A misinterpretation of regulations on handling of blood-saturated linen is creating unnecessary costs for hospitals when they mistakenly have it hauled away as regulated waste and again when they replace the materials.

To resolve the problem, the Association for Linen Management (ALM) and the American Reusable Textile Association (ARTA) have teamed up to ask the Occupational Safety & Health Administration (OSHA) for clarification on regulations for proper handling of blood-saturated linen.

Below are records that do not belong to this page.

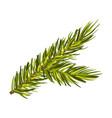 elegant green spruce twig vector image vector image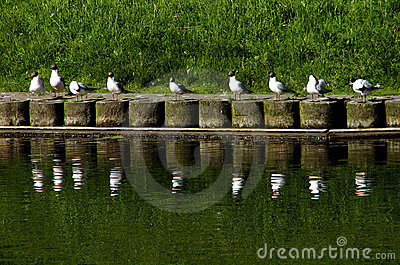 Seagulls on conference
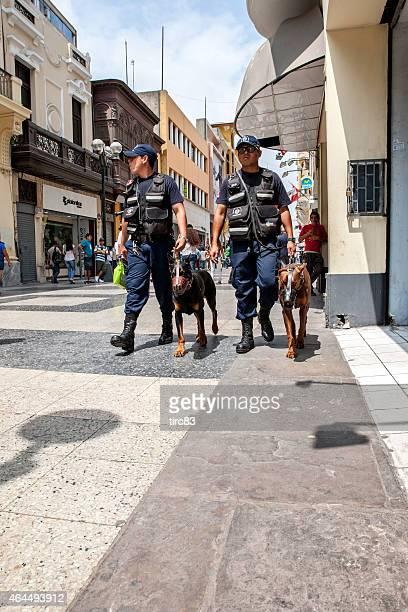 lima poliziotti con cane di pattuglia - doberman foto e immagini stock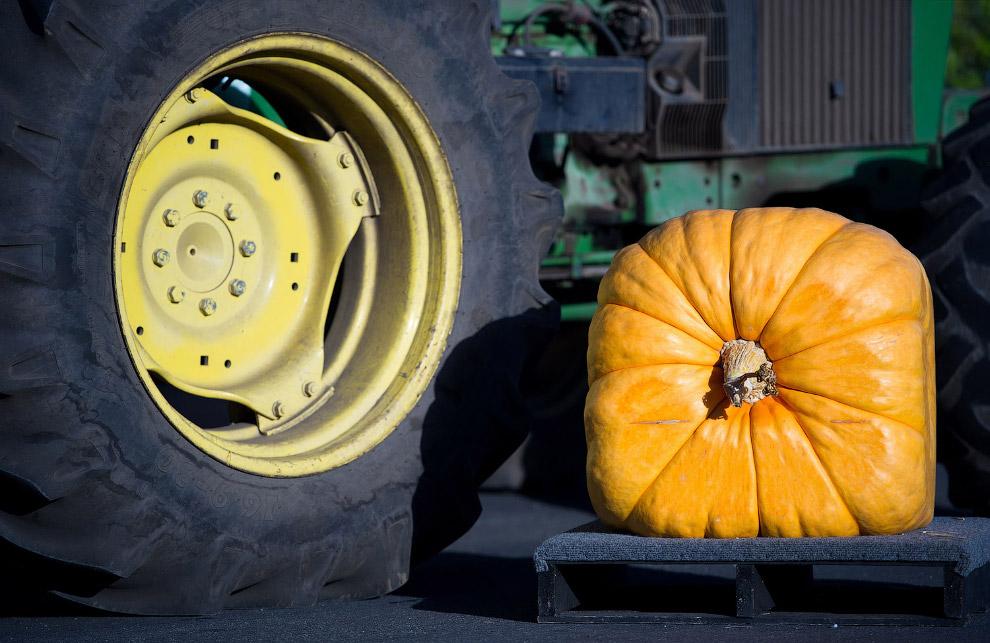 Осень — сезон урожаев и фестивалей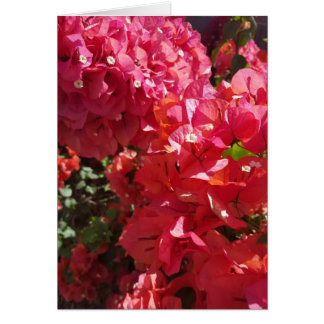 bougainvillea greeting card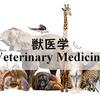 中国の豚でのクリプトスポリジウムの有病率についての報告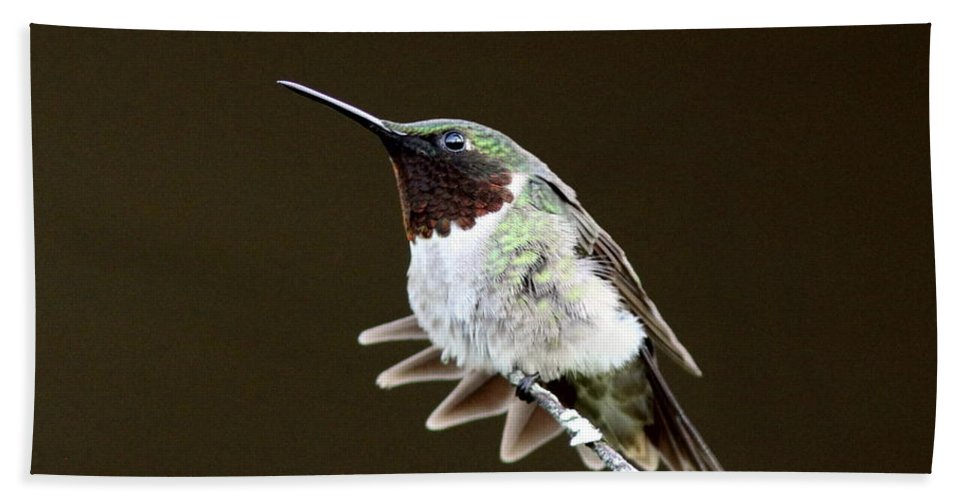 Hummingbird Bath Sheet featuring the photograph Hummingbird - Wide Tail by Travis Truelove
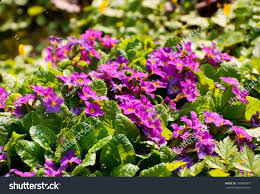 primula or primrose plants bloom pink flowers during spring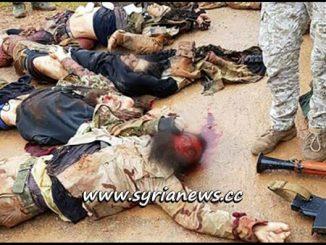 SAA Eliminates Turkey-Sponsored Terrorists in Northern Hama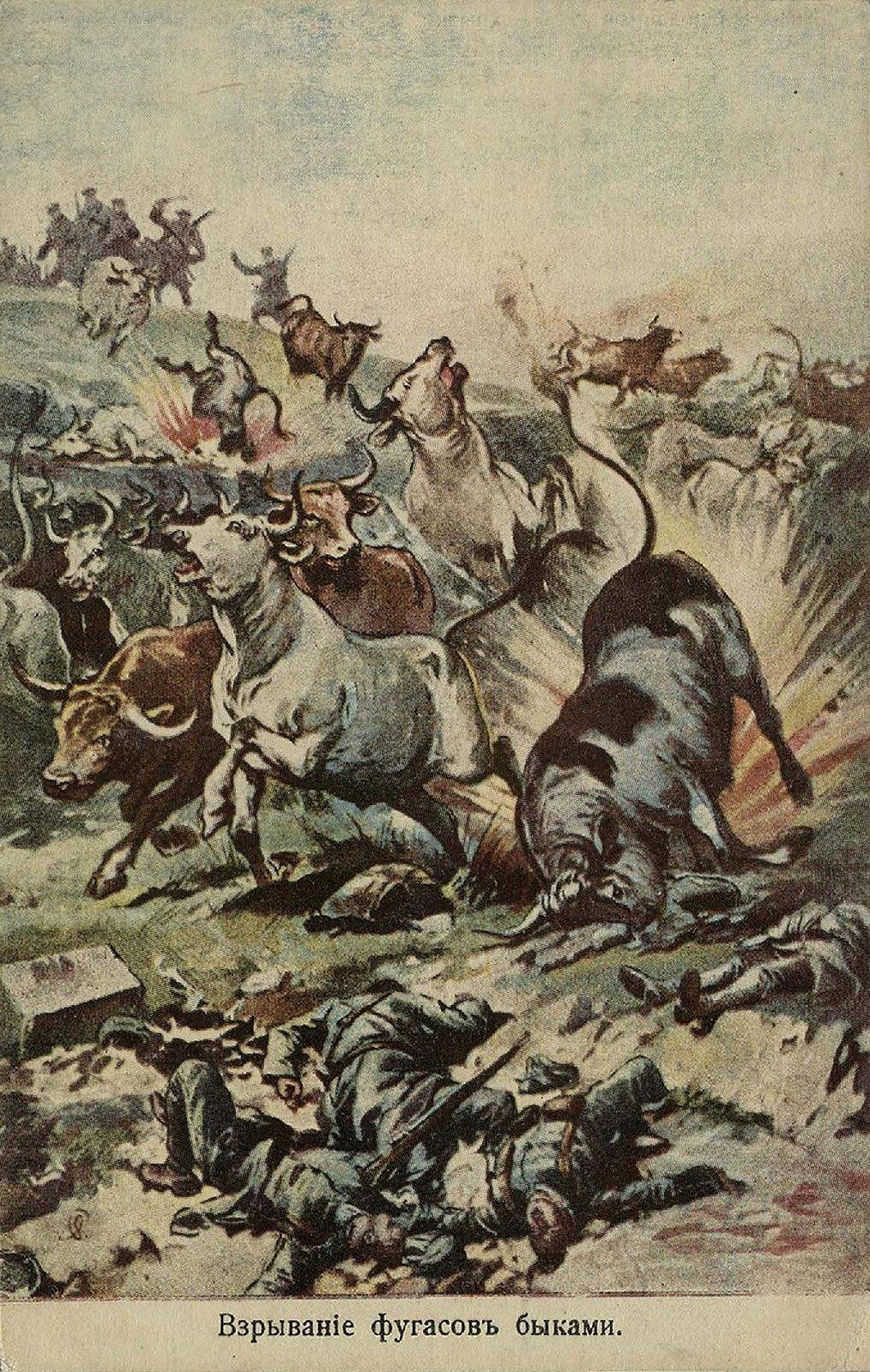13. 1915. Взрывание фугасов быками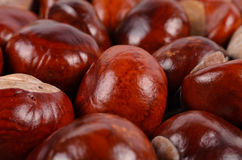 Whole fresh chestnuts Royalty Free Stock Photos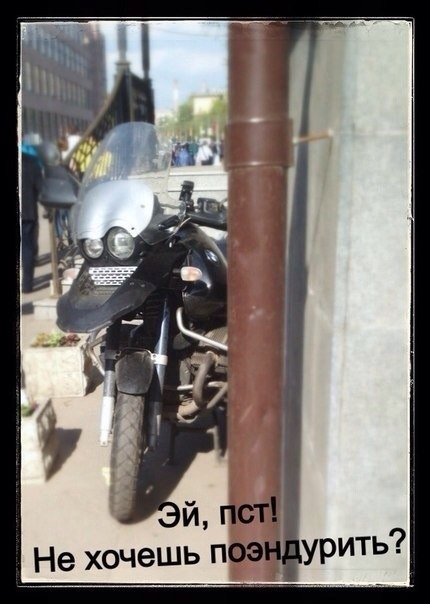 7P6nT1WTskE.jpg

Health care laundry operators estimate that as much as 25 percent of linen that is saturated with blood or bodily waste is disposed of incorrectly as regulated waste in red bags, according to ARTA. In addition, ARTA recently surveyed 200 nurses and other staff at five health care systems throughout the United States and learned that 95 percent of them had disposed of at least one linen item as red bag waste. The cost for hauling away red bag waste ranges from 18 to 33 cents per pound, ARTA states.

The problem appears to be a misinterpretation by hospital risk managers of the OSHA definition for regulated waste. "I can see how the error in interpretation may have occurred, but reusable linen is not waste," says Linda Fairbanks, executive director, ALM. In fact, blood-saturated linen is highly cleanable and reusable, she says.

OSHA defines regulated waste in part as "contaminated items that would release blood or other potentially infectious materials in a liquid or semiliquid state if compressed." But OSHA also says that laundry contaminated with blood or other potentially infectious materials can be placed in a bag that will adequately contain the soiled linens.

"We believe, and OSHA has confirmed, that it was never the intent that reusable linen was to be thrown away," Fairbanks says. ALM and ARTA have requested a written letter of interpretation from OSHA that will provide hospitals with explicit guidance that blood-saturated linen should not be disposed as regulated waste.

[In late October, an OSHA letter of interpretation was sent to ALM and ARTA that affirmed the proper protocols for handling contaminated linen and specified that bags used to collect contaminated linen must be correctly labeled. The letter can be accessed on each group's Website.]